L’initiative RASA suscite plus de colère que d’oppositions raisonnées
Lorsqu’on lit les commentaires aux articles qui annoncent le succès en cours pour l’initiative populaire RASA (qui consiste à tout simplement supprimer l’article 121a adopté le 9 février 2014), on ne peut que constater à quel point cette proposition suscite de la colère chez certains. Pourtant, quoi de plus démocratique que de reposer une question, surtout lorsque la décision a été emportée pour quelques milliers de voix ?
Mais c’est que cette initiative, au fond, s’attaque à l’un des tabous de notre démocratie semi-directe. En effet, au-delà des sottises comme « le peuple a toujours raison », la démocratie semi-directe, chez la plupart des gens, s’appuie sur la conviction que le peuple est collectivement tout à fait capable d’évaluer les enjeux et de voter en connaissance de cause. Plus, on n’imagine tout simplement pas qu’il puisse se tromper. Et c’est pourquoi cette initiative fâche tellement : elle laisse supposer que le peuple aurait pu être mal informé, voire manipulé, et qu’il pourrait/devrait revenir sur son vote. Elle s’attaque de front au mythe !!!
Or, n’importe quel abruti aviné dans un café du commerce convient que le conseil fédéral (gouvernement) peut se tromper et se trompe même pour de vrai parfois. N’importe qui convient également que le parlement ou le Tribunal fédéral peut se tromper. Seul le peuple ne peut pas se tromper et encore moins « reconnaître » qu’il s’est trompé. Mais l’histoire est longue des retours en arrière ou des acceptations tardives si on s’intéresse un peu à l’histoire politique de la Suisse.
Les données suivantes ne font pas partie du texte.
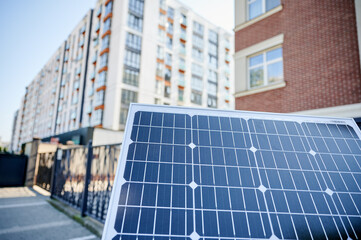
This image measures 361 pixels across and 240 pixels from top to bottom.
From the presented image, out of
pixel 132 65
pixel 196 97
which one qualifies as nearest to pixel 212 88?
pixel 196 97

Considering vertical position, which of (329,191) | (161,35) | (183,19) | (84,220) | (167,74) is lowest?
(84,220)

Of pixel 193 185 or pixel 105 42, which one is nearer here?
pixel 193 185

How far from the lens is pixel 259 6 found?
11531mm

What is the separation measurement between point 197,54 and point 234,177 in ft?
138

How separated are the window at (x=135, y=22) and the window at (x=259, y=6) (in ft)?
74.3

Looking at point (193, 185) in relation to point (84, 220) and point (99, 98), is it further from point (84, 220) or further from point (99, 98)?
point (99, 98)

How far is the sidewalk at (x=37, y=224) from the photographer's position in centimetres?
515

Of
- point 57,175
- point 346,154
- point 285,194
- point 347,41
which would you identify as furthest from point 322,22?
point 57,175

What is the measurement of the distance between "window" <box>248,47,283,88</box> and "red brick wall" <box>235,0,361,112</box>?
427 millimetres

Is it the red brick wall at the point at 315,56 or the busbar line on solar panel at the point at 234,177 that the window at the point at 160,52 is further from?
the busbar line on solar panel at the point at 234,177

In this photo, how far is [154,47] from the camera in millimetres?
33094

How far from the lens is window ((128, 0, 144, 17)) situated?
102 ft

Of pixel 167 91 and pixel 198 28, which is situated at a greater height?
pixel 198 28

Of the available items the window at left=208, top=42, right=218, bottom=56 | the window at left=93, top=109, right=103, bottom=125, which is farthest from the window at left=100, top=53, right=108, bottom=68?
the window at left=208, top=42, right=218, bottom=56
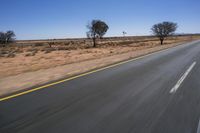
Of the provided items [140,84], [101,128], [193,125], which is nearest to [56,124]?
[101,128]

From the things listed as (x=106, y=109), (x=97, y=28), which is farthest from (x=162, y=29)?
(x=106, y=109)

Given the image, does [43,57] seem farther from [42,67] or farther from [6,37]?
[6,37]

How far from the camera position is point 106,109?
5047 millimetres

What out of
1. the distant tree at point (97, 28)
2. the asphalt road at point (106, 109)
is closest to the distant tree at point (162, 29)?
the distant tree at point (97, 28)

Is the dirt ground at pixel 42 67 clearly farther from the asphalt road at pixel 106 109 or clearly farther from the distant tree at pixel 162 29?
the distant tree at pixel 162 29

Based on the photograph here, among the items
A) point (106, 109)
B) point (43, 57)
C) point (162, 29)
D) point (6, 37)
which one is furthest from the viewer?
point (6, 37)

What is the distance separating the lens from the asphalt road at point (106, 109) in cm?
401

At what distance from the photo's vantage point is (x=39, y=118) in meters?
4.46

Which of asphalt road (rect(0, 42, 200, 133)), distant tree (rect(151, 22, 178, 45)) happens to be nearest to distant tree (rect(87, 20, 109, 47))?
distant tree (rect(151, 22, 178, 45))

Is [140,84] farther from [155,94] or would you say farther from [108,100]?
[108,100]

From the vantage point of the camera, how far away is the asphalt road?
13.1 feet

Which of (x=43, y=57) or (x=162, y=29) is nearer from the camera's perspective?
(x=43, y=57)

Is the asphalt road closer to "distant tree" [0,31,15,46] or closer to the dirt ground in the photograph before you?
the dirt ground

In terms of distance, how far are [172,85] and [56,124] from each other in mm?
5041
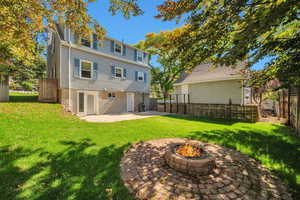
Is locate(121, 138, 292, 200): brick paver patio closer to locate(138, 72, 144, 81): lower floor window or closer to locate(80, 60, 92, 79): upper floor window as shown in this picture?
locate(80, 60, 92, 79): upper floor window

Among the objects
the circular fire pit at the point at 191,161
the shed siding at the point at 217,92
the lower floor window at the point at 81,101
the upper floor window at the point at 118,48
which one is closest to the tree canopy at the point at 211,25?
the circular fire pit at the point at 191,161

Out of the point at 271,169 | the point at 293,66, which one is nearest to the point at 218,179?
the point at 271,169

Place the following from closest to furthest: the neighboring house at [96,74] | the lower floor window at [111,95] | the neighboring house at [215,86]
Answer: the neighboring house at [96,74], the neighboring house at [215,86], the lower floor window at [111,95]

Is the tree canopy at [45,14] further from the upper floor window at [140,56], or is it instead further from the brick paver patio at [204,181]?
the upper floor window at [140,56]

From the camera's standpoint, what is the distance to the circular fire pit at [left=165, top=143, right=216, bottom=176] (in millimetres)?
2791

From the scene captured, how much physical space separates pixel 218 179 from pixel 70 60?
11.7m

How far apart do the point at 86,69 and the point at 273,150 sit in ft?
41.7

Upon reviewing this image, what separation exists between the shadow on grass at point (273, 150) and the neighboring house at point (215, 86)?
5.77m

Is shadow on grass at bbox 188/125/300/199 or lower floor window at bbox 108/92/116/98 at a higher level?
lower floor window at bbox 108/92/116/98

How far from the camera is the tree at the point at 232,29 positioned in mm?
2477

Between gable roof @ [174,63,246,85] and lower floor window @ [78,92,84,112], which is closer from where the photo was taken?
lower floor window @ [78,92,84,112]

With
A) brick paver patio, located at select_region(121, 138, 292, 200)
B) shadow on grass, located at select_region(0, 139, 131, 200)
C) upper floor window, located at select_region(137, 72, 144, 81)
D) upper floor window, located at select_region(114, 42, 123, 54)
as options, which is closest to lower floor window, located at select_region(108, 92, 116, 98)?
upper floor window, located at select_region(137, 72, 144, 81)

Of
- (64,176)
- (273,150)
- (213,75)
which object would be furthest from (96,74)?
(273,150)

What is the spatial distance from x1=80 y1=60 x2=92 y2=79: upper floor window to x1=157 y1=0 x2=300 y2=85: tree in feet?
31.0
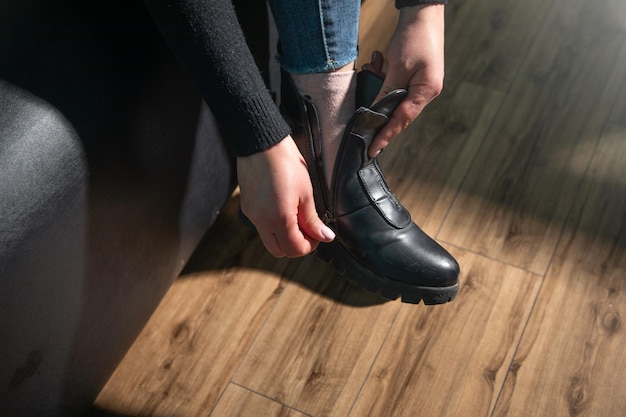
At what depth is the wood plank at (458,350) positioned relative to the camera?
3.17ft

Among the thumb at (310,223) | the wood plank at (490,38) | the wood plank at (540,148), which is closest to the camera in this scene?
the thumb at (310,223)

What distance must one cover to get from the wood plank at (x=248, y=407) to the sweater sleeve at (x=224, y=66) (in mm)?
349

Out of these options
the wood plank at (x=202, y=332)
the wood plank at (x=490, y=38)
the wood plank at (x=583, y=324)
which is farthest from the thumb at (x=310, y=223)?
the wood plank at (x=490, y=38)

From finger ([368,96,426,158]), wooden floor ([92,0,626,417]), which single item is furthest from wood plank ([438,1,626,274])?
finger ([368,96,426,158])

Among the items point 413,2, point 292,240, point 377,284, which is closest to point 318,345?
point 377,284

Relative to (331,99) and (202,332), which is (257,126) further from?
(202,332)

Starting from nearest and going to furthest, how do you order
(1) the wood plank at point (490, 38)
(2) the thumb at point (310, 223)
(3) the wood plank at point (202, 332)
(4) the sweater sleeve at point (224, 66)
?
(4) the sweater sleeve at point (224, 66) < (2) the thumb at point (310, 223) < (3) the wood plank at point (202, 332) < (1) the wood plank at point (490, 38)

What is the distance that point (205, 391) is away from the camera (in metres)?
0.99

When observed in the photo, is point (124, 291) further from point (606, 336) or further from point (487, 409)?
point (606, 336)

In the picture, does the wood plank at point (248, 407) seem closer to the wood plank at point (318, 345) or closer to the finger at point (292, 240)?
the wood plank at point (318, 345)

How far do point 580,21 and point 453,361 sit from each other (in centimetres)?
81

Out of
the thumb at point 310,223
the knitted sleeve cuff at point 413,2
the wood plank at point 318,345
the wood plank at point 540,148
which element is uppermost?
the knitted sleeve cuff at point 413,2

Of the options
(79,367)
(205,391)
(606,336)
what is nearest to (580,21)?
(606,336)

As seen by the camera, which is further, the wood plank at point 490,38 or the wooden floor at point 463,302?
the wood plank at point 490,38
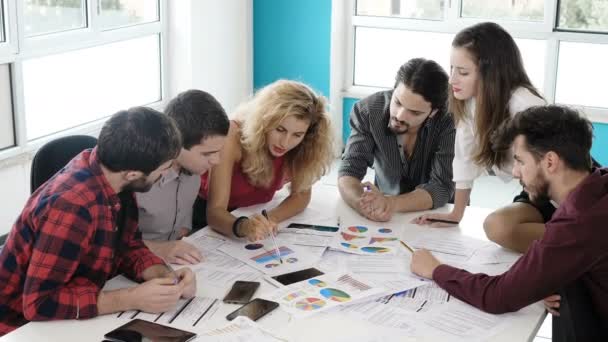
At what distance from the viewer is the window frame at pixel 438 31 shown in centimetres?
558

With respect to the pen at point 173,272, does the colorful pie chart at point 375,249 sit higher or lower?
lower

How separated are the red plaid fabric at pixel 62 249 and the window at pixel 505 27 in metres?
4.22

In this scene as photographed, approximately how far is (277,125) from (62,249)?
1.07 m

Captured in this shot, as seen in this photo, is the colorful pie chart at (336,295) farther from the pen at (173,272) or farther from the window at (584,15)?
the window at (584,15)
Cette initiative aurait aujourd’hui bien peu de chances d’être acceptée (compte tenu de la double-majorité du peuple et des cantons). Mais ce sont les réactions indignées – plutôt que les réponses argumentées et réfléchies – qu’elle suscite qui sont finalement les plus révélatrices d’une espèce de divinisation de la démocratie référendaire qui n’a pas de sens.